Легкое головокружение и подкатывающая к горлу тошнота, как последствие выхода из прыжка и мир запрыгал огоньками разноцветных искр.
Над одеялом кружились зеленые и красные, бардовые и коричневые. От стен "разило" золотистыми и карамельными.
От появившейся голограммы Сти — синими и серебристыми.
— Доброе утро! — Без малейшего напряжения в голосе, от всей души, поприветствовала меня хозяйка корабля. — Как самочувствие?
— Неожиданно! — Подмигнул я, в ответ. — Неожиданно — превосходно!
— Я сообщу капитану. — Сти исчезла, деликатно оставляя меня одного, чтобы я смог одеться.
Странная такая, можно подумать она не видела меня голышом...
Или это на нее так влияет Ромм, с его характером "советского человека"?!
Из одежды, в палате, нашлась больничная пижама и имперский камуфляж, видимо притараканенный из моего бота давным-давно, таким он выглядел помятым и пыльным.

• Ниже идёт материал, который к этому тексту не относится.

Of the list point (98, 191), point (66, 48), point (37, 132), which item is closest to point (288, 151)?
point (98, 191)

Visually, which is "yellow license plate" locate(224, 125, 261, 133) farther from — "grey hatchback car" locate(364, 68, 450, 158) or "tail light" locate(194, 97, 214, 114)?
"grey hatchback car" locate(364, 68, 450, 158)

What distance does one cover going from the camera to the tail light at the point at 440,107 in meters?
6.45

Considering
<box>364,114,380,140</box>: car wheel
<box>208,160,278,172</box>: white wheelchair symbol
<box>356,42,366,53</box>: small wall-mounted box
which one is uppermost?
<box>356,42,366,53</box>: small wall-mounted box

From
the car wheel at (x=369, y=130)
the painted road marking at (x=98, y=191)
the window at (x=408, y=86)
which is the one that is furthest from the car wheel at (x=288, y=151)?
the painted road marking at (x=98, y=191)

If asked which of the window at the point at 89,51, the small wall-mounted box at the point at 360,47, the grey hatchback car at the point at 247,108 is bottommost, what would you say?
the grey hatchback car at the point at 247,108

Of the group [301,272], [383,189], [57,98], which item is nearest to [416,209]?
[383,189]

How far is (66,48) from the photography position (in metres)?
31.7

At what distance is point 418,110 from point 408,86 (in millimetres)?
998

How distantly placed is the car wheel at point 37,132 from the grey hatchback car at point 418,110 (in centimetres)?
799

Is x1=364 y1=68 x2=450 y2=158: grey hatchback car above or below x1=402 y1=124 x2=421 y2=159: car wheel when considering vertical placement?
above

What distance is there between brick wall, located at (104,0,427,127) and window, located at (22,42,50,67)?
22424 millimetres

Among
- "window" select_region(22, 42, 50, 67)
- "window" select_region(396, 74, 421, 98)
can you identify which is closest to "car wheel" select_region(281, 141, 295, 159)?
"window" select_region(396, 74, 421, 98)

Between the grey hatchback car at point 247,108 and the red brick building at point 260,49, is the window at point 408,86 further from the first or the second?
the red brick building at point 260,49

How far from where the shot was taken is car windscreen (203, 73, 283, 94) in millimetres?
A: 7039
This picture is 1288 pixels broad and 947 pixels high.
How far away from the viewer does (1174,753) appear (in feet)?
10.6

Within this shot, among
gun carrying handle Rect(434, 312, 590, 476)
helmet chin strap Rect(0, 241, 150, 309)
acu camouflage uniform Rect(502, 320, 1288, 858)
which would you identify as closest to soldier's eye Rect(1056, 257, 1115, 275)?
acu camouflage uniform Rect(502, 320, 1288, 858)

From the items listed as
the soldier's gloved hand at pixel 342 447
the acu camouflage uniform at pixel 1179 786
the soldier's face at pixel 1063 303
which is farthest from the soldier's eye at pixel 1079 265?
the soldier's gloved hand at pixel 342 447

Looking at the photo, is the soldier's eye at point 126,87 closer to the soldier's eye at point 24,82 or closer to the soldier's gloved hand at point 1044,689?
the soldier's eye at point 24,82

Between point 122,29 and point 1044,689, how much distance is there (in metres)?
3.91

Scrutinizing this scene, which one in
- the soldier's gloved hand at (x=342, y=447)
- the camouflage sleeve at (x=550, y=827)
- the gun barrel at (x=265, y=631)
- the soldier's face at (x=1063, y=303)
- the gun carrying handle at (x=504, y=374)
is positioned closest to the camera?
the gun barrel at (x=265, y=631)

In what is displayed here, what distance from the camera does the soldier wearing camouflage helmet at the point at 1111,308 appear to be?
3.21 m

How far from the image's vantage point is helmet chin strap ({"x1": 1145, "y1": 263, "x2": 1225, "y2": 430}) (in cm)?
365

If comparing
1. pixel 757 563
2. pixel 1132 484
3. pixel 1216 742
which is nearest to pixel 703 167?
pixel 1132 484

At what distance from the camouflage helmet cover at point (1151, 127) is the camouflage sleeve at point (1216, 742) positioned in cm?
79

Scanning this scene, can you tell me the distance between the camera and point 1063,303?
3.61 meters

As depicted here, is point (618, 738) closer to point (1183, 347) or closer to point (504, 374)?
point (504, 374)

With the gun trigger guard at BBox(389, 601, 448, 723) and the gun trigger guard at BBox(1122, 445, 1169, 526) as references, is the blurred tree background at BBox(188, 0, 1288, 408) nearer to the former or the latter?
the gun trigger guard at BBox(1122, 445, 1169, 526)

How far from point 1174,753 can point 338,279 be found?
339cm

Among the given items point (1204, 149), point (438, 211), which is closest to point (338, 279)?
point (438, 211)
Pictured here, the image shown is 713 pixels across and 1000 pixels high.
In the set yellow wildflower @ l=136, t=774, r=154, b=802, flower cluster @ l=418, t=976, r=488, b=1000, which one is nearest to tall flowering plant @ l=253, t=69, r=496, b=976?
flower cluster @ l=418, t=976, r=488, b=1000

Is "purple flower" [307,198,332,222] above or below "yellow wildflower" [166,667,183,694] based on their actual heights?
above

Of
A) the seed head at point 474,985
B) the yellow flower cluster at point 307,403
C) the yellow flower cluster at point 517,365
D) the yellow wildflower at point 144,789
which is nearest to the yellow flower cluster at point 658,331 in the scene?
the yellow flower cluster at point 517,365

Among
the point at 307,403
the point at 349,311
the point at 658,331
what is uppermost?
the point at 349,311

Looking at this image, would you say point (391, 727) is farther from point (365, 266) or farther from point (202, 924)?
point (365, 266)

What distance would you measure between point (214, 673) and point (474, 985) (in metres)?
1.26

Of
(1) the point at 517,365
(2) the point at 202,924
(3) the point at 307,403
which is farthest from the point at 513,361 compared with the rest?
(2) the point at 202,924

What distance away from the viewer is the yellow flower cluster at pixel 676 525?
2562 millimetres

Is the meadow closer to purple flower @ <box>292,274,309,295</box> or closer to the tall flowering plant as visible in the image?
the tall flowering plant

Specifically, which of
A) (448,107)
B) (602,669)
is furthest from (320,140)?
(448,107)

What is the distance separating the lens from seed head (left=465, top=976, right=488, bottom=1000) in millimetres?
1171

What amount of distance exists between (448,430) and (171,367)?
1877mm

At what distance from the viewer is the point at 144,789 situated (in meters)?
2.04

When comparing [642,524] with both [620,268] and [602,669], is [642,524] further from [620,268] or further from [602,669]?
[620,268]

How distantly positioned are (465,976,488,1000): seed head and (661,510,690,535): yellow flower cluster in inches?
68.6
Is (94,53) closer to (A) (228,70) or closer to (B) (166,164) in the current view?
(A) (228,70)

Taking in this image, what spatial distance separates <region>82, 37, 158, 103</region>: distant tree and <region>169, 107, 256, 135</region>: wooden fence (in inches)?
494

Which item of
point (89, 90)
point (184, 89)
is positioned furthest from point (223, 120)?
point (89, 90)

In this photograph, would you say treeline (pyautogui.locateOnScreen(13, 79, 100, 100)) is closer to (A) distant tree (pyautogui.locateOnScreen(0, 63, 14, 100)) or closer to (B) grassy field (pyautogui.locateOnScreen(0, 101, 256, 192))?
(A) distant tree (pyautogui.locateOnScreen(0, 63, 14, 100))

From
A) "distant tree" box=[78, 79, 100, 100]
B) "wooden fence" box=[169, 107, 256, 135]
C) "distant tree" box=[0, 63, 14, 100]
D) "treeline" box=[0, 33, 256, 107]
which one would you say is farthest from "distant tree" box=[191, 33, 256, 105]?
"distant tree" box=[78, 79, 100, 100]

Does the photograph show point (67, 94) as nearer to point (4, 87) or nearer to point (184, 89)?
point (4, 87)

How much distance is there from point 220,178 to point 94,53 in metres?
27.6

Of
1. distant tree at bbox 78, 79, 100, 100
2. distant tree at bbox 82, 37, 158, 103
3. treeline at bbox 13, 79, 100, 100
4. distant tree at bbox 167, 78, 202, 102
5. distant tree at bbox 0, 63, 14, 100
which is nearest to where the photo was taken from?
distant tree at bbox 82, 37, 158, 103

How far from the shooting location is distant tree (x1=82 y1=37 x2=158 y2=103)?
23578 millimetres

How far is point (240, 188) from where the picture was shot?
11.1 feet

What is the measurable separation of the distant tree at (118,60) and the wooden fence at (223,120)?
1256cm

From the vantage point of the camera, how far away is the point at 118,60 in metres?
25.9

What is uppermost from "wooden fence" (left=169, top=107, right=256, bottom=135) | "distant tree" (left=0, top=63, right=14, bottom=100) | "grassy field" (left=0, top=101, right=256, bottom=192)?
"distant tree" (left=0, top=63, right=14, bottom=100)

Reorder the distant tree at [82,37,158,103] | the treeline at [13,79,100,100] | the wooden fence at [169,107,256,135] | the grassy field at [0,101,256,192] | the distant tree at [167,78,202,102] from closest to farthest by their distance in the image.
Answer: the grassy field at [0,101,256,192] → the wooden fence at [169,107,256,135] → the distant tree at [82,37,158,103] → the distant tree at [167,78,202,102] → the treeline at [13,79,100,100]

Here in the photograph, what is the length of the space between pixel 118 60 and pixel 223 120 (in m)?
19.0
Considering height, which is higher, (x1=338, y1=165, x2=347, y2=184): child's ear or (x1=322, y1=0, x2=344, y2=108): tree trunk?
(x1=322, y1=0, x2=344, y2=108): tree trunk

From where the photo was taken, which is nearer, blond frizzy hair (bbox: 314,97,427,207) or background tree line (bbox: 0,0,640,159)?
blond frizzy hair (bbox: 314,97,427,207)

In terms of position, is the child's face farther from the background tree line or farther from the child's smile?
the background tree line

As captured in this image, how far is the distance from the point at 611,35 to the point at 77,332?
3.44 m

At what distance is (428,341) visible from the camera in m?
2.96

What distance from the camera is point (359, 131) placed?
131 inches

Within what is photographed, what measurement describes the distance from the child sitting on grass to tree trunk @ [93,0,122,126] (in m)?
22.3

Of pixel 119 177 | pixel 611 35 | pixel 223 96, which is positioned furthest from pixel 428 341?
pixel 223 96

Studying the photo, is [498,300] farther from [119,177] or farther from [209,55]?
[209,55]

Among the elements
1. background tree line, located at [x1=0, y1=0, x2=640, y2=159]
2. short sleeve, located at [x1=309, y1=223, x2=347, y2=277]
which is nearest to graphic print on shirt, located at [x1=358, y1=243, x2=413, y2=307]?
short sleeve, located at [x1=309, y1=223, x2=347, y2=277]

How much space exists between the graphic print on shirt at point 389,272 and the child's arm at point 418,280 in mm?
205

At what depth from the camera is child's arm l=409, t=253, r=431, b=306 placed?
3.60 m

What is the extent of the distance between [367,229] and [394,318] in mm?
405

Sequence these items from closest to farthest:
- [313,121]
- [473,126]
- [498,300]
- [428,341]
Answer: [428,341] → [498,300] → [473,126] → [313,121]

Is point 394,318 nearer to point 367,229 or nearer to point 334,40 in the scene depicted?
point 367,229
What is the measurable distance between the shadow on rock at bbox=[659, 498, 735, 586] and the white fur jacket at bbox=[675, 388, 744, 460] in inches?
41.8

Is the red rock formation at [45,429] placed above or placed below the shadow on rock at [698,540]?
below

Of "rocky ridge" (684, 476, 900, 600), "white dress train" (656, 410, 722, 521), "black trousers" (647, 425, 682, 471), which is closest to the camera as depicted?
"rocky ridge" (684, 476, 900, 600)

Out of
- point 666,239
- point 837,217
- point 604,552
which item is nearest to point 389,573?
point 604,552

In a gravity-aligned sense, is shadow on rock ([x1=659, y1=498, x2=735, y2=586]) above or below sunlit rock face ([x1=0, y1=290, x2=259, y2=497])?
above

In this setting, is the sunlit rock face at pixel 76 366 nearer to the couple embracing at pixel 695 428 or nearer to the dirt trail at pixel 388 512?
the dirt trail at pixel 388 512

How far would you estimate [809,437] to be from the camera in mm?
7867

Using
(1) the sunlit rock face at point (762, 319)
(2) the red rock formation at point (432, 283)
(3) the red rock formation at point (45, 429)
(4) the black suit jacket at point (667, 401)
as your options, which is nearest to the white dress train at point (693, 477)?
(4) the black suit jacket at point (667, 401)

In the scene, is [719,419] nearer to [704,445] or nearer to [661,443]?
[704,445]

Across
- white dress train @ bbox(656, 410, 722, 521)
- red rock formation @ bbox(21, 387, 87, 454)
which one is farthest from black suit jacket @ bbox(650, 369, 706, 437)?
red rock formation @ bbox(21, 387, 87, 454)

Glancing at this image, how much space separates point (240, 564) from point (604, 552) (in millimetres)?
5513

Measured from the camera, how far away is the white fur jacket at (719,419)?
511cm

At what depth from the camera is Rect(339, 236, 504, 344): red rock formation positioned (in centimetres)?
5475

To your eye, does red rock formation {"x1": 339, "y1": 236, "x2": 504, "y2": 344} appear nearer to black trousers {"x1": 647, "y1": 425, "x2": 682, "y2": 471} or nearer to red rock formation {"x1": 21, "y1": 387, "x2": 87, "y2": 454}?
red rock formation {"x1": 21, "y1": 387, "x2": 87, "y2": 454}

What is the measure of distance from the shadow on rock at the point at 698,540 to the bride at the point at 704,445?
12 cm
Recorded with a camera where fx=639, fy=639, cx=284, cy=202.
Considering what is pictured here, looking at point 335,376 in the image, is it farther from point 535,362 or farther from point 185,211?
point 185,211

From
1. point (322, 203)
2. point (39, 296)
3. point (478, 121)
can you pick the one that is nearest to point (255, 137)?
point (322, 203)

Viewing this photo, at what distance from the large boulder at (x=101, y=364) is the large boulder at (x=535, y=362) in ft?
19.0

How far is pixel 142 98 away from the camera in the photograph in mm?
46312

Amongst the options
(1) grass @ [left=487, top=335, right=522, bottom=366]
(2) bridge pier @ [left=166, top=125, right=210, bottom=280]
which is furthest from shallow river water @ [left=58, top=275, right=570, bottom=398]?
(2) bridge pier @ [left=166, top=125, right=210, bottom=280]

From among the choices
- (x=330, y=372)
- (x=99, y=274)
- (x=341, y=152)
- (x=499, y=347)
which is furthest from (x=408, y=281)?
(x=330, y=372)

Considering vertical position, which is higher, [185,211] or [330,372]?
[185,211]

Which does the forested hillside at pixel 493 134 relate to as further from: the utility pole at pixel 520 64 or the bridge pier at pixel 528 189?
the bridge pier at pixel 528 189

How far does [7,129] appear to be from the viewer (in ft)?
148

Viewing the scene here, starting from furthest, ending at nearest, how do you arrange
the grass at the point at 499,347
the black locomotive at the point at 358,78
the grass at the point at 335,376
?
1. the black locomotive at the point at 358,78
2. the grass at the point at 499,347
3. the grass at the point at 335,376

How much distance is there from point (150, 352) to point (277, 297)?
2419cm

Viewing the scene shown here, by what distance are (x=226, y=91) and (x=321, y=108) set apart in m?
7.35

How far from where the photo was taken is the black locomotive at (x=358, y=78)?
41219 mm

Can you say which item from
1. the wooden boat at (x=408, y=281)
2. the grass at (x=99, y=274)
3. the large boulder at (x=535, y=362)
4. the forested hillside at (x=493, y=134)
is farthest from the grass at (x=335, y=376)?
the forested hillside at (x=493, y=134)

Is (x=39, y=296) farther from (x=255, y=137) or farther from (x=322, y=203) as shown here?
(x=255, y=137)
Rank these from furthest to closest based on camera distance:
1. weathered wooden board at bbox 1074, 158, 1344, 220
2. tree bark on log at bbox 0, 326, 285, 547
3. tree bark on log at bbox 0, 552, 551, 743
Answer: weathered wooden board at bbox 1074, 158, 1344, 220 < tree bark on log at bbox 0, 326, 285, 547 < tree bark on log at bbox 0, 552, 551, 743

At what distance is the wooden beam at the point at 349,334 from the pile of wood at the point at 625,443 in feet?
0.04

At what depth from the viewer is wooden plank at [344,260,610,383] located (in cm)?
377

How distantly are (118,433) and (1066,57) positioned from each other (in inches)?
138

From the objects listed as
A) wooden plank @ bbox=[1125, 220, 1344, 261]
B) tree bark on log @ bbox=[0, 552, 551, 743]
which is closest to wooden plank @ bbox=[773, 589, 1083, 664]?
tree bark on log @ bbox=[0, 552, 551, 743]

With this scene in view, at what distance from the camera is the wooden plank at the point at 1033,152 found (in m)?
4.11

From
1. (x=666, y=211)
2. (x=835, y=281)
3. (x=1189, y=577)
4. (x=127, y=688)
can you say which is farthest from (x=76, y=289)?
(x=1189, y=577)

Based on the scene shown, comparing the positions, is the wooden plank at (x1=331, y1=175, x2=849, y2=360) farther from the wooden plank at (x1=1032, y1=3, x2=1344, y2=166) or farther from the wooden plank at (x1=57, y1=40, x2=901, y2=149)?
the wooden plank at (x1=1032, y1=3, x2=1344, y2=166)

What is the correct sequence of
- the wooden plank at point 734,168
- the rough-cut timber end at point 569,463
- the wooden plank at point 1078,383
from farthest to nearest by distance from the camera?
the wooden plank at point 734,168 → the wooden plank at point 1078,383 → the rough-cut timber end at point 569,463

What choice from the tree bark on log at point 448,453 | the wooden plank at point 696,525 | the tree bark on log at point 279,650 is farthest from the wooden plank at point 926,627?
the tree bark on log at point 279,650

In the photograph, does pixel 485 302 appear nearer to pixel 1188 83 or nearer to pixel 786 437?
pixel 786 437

Встряхнув от пыли камуфляж, поднес его к носу: вроде чистый. Посторонних запахов нет, к рукам не липнет, пятна не просматриваются, дырки отсутствуют — чего еще надо мужчине, прошедшему 20 лет наемничества?
Правильно — горячий душ!
С камуфляжем в руках протопал в санузел, бросил одежду на теплый пол, а сам полез в кабинку, мыться.
В зеркало решил не смотреться принципиально, пока не отмоюсь до скрипа!
Плескался, наверное, больше часа, сожалея о том, что растительность сведена и побриться — нет ни малейшей возможности.
А ведь сие — ритуал, Звезды странные!
Словно неведому духу отдать частичку себя, очиститься и посвежеть.
Выбравшись из душевой кабины, натянул камуфляж прямо на мокрое тело.
Не думайте, что я сошел с ума — ткань камуфляжа рассчитана и не на такое — раз. А во-вторых, костюм "приводит себя в порядок", подзаряжается и чистится от тепла тела, используя влагу, как еще одно средство "подзарядки".
На чем все это основано, мне трижды порывался рассказать Мишт, но я благополучно засыпал на первой половине второй четверти его объяснений.
"Крыса", вынырнувшая из-под кабинки, притащила в зубах форменную обувь с воткнутыми в голенища, пакетиками носков.
Почему-то, красного цвета!
Покачав головой, обулся и стер рукавом, с зеркала, капельки воды.
И сжал кулаки.
Все-таки, что-то пошло у меня не так...
Из зеркала на меня смотрел я...
Я, тех самых, еще Земных, лет.
Улыбнулся и обмер...
Плохо же я помню себя самого!
Никогда не выглядел я так... Спокойно и уверенно!
Во взгляде — усмешка, а не оскал на окружающий мир.
Ниточки "тигриной морды" чуть сгладились, а в уголках век пропали "гусиные лапки".
Из зеркала на меня смотрел я, 30-лет от роду.
И пусть в глазах все едино мелькал опыт, а в улыбке — плескалось самодовольство, я себе нравился.